*** Data section ***

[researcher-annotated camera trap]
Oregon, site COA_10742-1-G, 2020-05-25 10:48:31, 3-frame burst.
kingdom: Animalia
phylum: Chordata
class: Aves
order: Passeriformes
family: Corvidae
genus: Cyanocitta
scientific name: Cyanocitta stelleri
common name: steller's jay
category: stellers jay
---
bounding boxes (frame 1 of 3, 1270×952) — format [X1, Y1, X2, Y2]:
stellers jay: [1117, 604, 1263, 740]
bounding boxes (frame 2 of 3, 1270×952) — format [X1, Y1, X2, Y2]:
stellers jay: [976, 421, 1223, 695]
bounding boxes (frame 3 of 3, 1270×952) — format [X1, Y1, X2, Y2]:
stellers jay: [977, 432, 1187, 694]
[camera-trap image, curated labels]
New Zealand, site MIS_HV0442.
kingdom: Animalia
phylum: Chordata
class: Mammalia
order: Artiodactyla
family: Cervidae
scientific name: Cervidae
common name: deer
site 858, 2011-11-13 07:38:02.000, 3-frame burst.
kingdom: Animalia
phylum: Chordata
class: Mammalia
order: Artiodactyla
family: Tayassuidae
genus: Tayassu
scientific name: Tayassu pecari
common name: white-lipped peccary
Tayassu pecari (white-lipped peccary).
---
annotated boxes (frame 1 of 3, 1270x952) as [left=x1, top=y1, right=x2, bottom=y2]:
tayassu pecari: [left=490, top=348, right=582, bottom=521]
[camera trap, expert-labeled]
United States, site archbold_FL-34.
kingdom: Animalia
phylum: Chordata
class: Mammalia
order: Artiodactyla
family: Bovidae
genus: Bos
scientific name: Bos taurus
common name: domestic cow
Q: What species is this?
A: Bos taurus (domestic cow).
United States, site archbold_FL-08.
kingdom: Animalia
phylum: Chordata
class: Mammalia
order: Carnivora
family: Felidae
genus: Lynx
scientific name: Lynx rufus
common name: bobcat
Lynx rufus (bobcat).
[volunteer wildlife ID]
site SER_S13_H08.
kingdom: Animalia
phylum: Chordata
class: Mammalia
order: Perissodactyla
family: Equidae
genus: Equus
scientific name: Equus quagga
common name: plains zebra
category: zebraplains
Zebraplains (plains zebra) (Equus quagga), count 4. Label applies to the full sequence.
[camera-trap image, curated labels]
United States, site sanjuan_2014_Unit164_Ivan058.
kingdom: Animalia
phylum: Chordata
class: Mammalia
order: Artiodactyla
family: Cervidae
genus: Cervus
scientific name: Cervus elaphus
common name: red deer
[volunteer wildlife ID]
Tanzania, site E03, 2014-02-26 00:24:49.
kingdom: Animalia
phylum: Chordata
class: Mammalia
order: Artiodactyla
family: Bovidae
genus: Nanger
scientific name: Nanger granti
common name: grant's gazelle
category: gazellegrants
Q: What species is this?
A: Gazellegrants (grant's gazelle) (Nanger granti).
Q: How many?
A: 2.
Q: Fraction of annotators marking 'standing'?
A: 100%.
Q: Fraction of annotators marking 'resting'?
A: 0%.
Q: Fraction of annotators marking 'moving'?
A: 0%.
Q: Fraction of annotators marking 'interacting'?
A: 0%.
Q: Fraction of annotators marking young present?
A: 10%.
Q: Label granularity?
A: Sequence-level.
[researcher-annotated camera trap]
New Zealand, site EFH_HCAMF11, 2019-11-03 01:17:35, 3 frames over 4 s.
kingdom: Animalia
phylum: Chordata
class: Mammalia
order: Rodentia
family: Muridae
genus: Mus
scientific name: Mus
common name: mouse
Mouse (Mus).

*** End of Data section ***

* **Task requirements**
Every line in the records has to be written out again exactly.

* **Expected answer**
[researcher-annotated camera trap]
Oregon, site COA_10742-1-G, 2020-05-25 10:48:31, 3-frame burst.
kingdom: Animalia
phylum: Chordata
class: Aves
order: Passeriformes
family: Corvidae
genus: Cyanocitta
scientific name: Cyanocitta stelleri
common name: steller's jay
category: stellers jay
---
bounding boxes (frame 1 of 3, 1270×952) — format [X1, Y1, X2, Y2]:
stellers jay: [1117, 604, 1263, 740]
bounding boxes (frame 2 of 3, 1270×952) — format [X1, Y1, X2, Y2]:
stellers jay: [976, 421, 1223, 695]
bounding boxes (frame 3 of 3, 1270×952) — format [X1, Y1, X2, Y2]:
stellers jay: [977, 432, 1187, 694]
[camera-trap image, curated labels]
New Zealand, site MIS_HV0442.
kingdom: Animalia
phylum: Chordata
class: Mammalia
order: Artiodactyla
family: Cervidae
scientific name: Cervidae
common name: deer
site 858, 2011-11-13 07:38:02.000, 3-frame burst.
kingdom: Animalia
phylum: Chordata
class: Mammalia
order: Artiodactyla
family: Tayassuidae
genus: Tayassu
scientific name: Tayassu pecari
common name: white-lipped peccary
Tayassu pecari (white-lipped peccary).
---
annotated boxes (frame 1 of 3, 1270x952) as [left=x1, top=y1, right=x2, bottom=y2]:
tayassu pecari: [left=490, top=348, right=582, bottom=521]
[camera trap, expert-labeled]
United States, site archbold_FL-34.
kingdom: Animalia
phylum: Chordata
class: Mammalia
order: Artiodactyla
family: Bovidae
genus: Bos
scientific name: Bos taurus
common name: domestic cow
Q: What species is this?
A: Bos taurus (domestic cow).
United States, site archbold_FL-08.
kingdom: Animalia
phylum: Chordata
class: Mammalia
order: Carnivora
family: Felidae
genus: Lynx
scientific name: Lynx rufus
common name: bobcat
Lynx rufus (bobcat).
[volunteer wildlife ID]
site SER_S13_H08.
kingdom: Animalia
phylum: Chordata
class: Mammalia
order: Perissodactyla
family: Equidae
genus: Equus
scientific name: Equus quagga
common name: plains zebra
category: zebraplains
Zebraplains (plains zebra) (Equus quagga), count 4. Label applies to the full sequence.
[camera-trap image, curated labels]
United States, site sanjuan_2014_Unit164_Ivan058.
kingdom: Animalia
phylum: Chordata
class: Mammalia
order: Artiodactyla
family: Cervidae
genus: Cervus
scientific name: Cervus elaphus
common name: red deer
[volunteer wildlife ID]
Tanzania, site E03, 2014-02-26 00:24:49.
kingdom: Animalia
phylum: Chordata
class: Mammalia
order: Artiodactyla
family: Bovidae
genus: Nanger
scientific name: Nanger granti
common name: grant's gazelle
category: gazellegrants
Q: What species is this?
A: Gazellegrants (grant's gazelle) (Nanger granti).
Q: How many?
A: 2.
Q: Fraction of annotators marking 'standing'?
A: 100%.
Q: Fraction of annotators marking 'resting'?
A: 0%.
Q: Fraction of annotators marking 'moving'?
A: 0%.
Q: Fraction of annotators marking 'interacting'?
A: 0%.
Q: Fraction of annotators marking young present?
A: 10%.
Q: Label granularity?
A: Sequence-level.
[researcher-annotated camera trap]
New Zealand, site EFH_HCAMF11, 2019-11-03 01:17:35, 3 frames over 4 s.
kingdom: Animalia
phylum: Chordata
class: Mammalia
order: Rodentia
family: Muridae
genus: Mus
scientific name: Mus
common name: mouse
Mouse (Mus).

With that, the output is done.